D:\code-program\cinder-codejuno\scheduler\rpcapi.py,给rabbitmq中,exchange为cinder-volume的发送rpc.cast请求

class SchedulerAPI(object):
    '''Client side of the scheduler rpc API.
    def migrate_volume_to_host(self, ctxt, topic, volume_id, host,
                               force_host_copy=False, request_spec=None,
                               filter_properties=None):

        cctxt = self.client.prepare(version='1.3')
        request_spec_p = jsonutils.to_primitive(request_spec)
        return cctxt.cast(ctxt, 'migrate_volume_to_host',
                          topic=topic,
                          volume_id=volume_id,
                          host=host,
                          force_host_copy=force_host_copy,
                          request_spec=request_spec_p,
                          filter_properties=filter_properties)

 二、cinder-scheduler 接受rpc请求,对迁移的主机进行判断 

D:\code-program\cinder-codejuno\scheduler\manager.py
from cinder.volume import rpcapi as volume_rpcapi
# Default scheduler driver to use (string value)
#scheduler_driver=cinder.scheduler.filter_scheduler.FilterScheduler
class SchedulerManager(manager.Manager):
    """Chooses a host to create volumes."""

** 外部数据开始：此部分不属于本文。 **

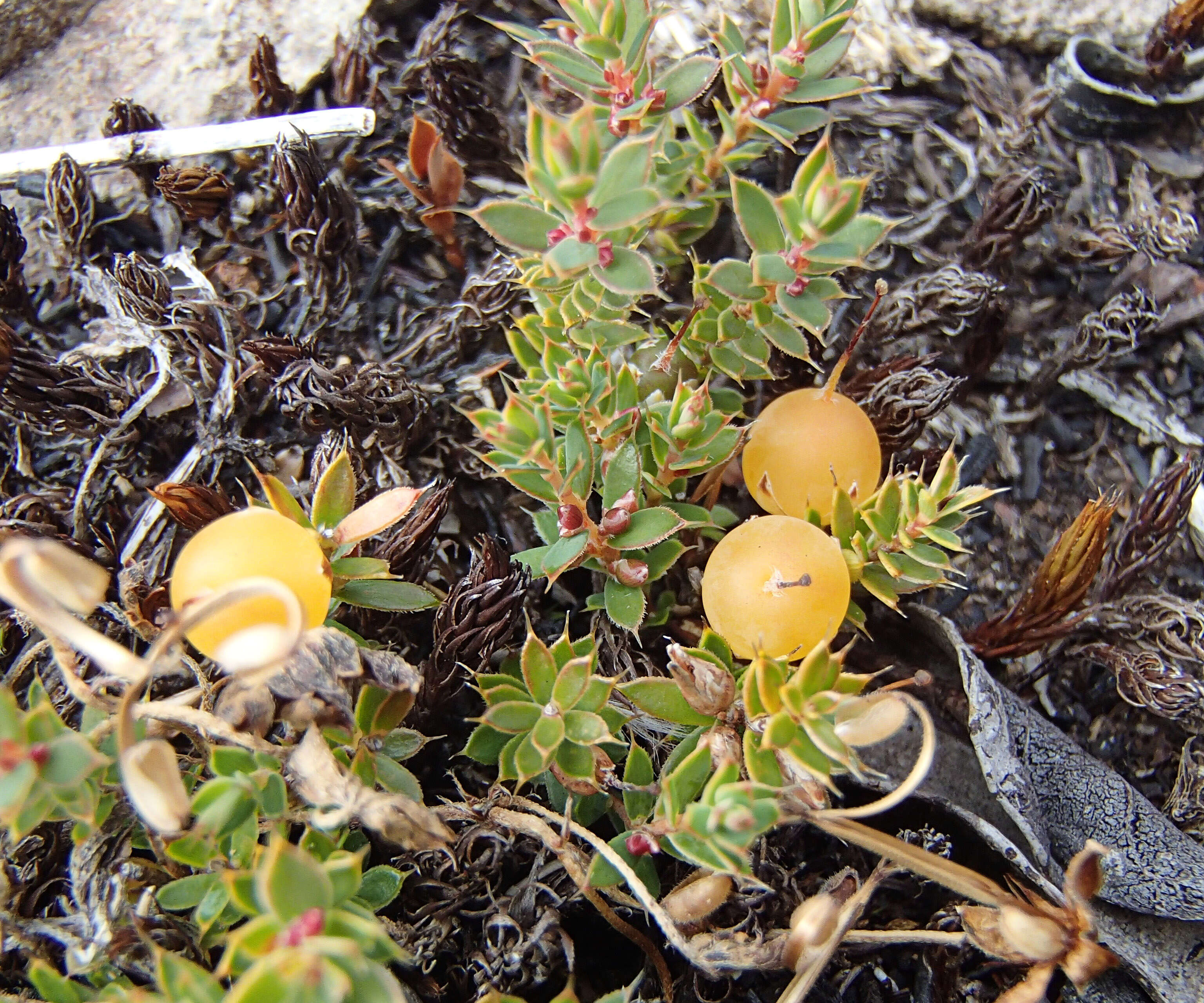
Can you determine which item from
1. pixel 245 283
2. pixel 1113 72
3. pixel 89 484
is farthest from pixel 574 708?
pixel 1113 72

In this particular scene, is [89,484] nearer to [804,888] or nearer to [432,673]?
[432,673]

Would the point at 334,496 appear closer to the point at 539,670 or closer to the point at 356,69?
the point at 539,670

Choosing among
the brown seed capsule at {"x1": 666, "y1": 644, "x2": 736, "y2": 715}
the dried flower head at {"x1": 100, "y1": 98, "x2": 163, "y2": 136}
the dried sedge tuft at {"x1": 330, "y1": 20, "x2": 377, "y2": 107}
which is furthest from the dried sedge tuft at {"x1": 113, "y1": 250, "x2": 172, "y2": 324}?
the brown seed capsule at {"x1": 666, "y1": 644, "x2": 736, "y2": 715}

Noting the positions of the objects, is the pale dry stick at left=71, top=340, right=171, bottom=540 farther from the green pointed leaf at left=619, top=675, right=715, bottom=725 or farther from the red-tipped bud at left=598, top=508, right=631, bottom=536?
the green pointed leaf at left=619, top=675, right=715, bottom=725

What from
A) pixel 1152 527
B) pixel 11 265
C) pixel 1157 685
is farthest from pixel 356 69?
pixel 1157 685

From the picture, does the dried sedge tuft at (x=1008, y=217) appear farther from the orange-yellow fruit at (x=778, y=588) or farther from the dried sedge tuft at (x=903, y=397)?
the orange-yellow fruit at (x=778, y=588)

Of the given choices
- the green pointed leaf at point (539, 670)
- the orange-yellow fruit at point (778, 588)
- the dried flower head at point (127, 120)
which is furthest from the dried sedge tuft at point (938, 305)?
the dried flower head at point (127, 120)
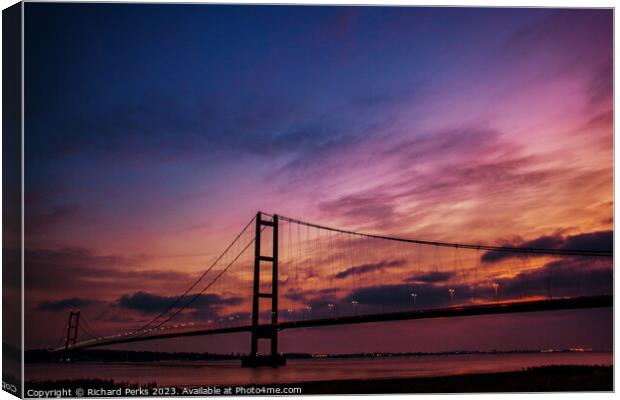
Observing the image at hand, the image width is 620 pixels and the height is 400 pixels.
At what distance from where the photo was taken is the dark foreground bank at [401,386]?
995 centimetres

    def migrate_volume_to_host(self, context, topic, volume_id, host,
                               force_host_copy, request_spec,
                               filter_properties=None):
        """Ensure that the host exists and can accept the volume."""

        def _migrate_volume_set_error(self, context, ex, request_spec):
            volume_state = {'volume_state': {'migration_status': None}}
            self._set_volume_state_and_notify('migrate_volume_to_host',
                                              volume_state,
                                              context, ex, request_spec)

        try:
            tgt_host = self.driver.host_passes_filters(context, host,-----------driver的取值是配置文件中scheduler_driver的取值--对步骤二进行详解
                                                       request_spec,
                                                       filter_properties)
        except exception.NoValidHost as ex:
            _migrate_volume_set_error(self, context, ex, request_spec)
        except Exception as ex:
            with excutils.save_and_reraise_exception():
                _migrate_volume_set_error(self, context, ex, request_spec)
        else:
            volume_ref = db.volume_get(context, volume_id)-----从数据库中,获取卷的信息
            volume_rpcapi.VolumeAPI().migrate_volume(context, volume_ref,-----对步骤三进行详解
                                                     tgt_host,----目标主机
                                                     force_host_copy)

对步骤二进行详解					  
D:\code-program\cinder-codejuno\scheduler\filter_scheduler.py
class FilterScheduler(driver.Scheduler):
    """Scheduler that can be used for filtering and weighing."""
    def host_passes_filters(self, context, host, request_spec,
                            filter_properties):
        """Check if the specified host passes the filters."""
        weighed_hosts = self._get_weighted_candidates(context, request_spec,------根据请求卷的特性,过滤出可用的存储节点
                                                      filter_properties)
        for weighed_host in weighed_hosts:------对过滤出来的可用存储节点中,寻找是否有request请求参数中,携带的host的主机信息,如果有,则返回该主机的状态,否则抛出异常
            host_state = weighed_host.obj
            if host_state.host == host:
                return host_state

        msg = (_('Cannot place volume %(id)s on %(host)s')
               % {'id': request_spec['volume_id'], 'host': host})
        raise exception.NoValidHost(reason=msg)	
		
对步骤三进行详解
给cinder-volume发送rpc.cast请求,进行卷的迁移
D:\code-program\cinder-codejuno\volume\rpcapi.py
class VolumeAPI(object):
    '''Client side of the volume rpc API.
    def migrate_volume(self, ctxt, volume, dest_host, force_host_copy):
        new_host = utils.extract_host(volume['host'])----获取卷所在的host主机
        cctxt = self.client.prepare(server=new_host, version='1.8')----更改rcp.client的环境信息,向卷所在的特定主机host发送rpc 请求
        host_p = {'host': dest_host.host,-----卷迁移的目标主机
                  'capabilities': dest_host.capabilities}
        cctxt.cast(ctxt, 'migrate_volume', volume_id=volume['id'],
                   host=host_p, force_host_copy=force_host_copy)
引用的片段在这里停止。